8th April 2014

Postcode lending figures show banks are delivering finance across the country

Written by Richard Woolhouse, Chief Economist, BBA

This morning we have released the second quarterly instalment of postcode lending data for the period Q3 2013.  This shows the stock of lending (amounts outstanding) for mortgages, personal loans and SME lending by postcode sector across the country (GB).  There are 10,000 postcode sectors across the country – these normally consist of the first four or five digits or letters of a postcode.

This data has been improved significantly from last time and we now have coverage for 96% of lending by the major lenders to small and medium sized businesses and 99% of personal loans (mortgage data are published by the Council of Mortgage Lenders).

Given the way the data has been improved it is difficult to compare this with the initial data set released back in January.  Indeed, it will be hard to say much until we have more data over time as this reports just stocks of loans and overdrafts outstanding.  Whilst for mortgage data it is possible to contextualise the data to some extent, for SME lending it is very difficult to compare the data as there is very little data on business demographics available by postcode sector.  Therefore the fact that lending is low in a particular postcode sector could represent the fact that there are very few businesses in that sector, or that the businesses which do exist are in sectors with low capital intensity and hence do not have significant borrowing requirements.

Where we do have some more meaningful data is at the regional level and it is worthwhile just noting a few aspects of the overall lending landscape as this data is digested.

  • Whilst the aggregate stock of lending to SMEs has reduced by some 4% over the year to last September, new lending is growing rapidly by 11% more in Q3, than in Q3 2012.  Q3 alone saw £6.9bn of new finance facilities provided to SMEs.
  • At regional level, the value of new lending approved in Q3 was higher in most regions than in the same quarter a year earlier.  London, South West, West Midland and Wales all saw new lending more than 20% higher than in 2012 Q3, while North East and East Midlands were up more than 10%.
  • Acceptance rates remain very high for those applying for loans with 77% of smaller businesses and 90% of medium sized businesses successful in their loan applications in the second half of last year.
  • At the time of this data (Q3 2013) firms were growing their deposits such that deposits are higher than the stock of outstanding borrowing by £32.6bn, with smaller businesses deposits growing at 7% pa and medium sized businesses at 9%.
  • With other forms of finance such as leasing, invoice finance, crowd funding and equity finance increasingly available to SMEs and growing, the range of external finance is probably wider than at any other time in history.
  • And lender choice is wide in the personal loan market as well.  Banks directly provide only around 60 per cent of all consumer credit.

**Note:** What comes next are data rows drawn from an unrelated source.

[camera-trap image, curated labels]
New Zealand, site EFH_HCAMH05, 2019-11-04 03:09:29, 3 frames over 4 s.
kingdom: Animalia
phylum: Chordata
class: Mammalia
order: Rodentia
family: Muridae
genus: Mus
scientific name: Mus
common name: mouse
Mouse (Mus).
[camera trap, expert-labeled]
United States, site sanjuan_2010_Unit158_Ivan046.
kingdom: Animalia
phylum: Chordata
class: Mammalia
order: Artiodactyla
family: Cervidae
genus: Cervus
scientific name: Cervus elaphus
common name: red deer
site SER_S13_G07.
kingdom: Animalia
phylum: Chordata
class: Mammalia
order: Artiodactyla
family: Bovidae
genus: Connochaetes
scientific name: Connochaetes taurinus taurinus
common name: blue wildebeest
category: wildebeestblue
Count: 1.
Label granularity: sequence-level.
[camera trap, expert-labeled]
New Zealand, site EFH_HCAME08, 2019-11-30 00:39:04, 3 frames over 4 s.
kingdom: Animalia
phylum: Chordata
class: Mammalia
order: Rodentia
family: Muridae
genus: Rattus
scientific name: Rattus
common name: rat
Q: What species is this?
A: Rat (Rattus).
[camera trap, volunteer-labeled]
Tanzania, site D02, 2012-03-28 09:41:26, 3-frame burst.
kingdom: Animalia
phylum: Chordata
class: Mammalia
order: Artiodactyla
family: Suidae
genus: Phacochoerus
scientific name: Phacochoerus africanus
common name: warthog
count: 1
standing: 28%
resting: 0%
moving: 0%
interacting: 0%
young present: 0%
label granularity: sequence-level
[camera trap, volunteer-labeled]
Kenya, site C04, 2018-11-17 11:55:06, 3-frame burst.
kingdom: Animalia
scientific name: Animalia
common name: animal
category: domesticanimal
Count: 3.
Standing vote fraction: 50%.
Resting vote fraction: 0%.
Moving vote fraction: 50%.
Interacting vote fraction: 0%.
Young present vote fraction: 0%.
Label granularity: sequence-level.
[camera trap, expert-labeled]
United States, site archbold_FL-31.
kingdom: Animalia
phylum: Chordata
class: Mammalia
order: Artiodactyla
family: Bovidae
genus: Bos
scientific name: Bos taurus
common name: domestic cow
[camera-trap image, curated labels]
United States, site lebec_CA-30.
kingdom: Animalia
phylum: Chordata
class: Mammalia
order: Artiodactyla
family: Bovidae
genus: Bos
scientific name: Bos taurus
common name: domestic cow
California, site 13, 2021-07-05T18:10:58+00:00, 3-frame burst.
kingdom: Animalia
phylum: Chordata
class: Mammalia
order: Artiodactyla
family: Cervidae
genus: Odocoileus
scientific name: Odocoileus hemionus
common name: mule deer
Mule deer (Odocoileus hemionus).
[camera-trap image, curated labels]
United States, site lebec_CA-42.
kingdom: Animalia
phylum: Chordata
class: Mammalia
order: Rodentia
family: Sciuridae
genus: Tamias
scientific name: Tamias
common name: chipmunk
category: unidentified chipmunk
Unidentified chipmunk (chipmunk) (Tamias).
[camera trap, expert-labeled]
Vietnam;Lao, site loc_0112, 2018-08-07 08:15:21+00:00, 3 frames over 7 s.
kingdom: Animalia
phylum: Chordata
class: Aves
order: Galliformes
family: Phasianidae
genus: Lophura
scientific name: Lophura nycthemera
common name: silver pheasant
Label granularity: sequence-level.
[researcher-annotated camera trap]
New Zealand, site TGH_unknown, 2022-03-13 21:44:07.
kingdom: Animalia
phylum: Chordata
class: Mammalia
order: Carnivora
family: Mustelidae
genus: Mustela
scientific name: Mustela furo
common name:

So in aggregate whilst the SME sector continues to slightly reduce its stock of outstanding bank lending this is occurring against a context of rapidly rising new lending, rising deposits and a more diverse financing system with alternative forms of finance increasingly available.  With the large firm sector now beginning to invest and credit availability and demand now more buoyant as we move down the size scale SMEs are increasingly likely to begin to invest, hire and grow and banks are well placed to help the achieve these goals.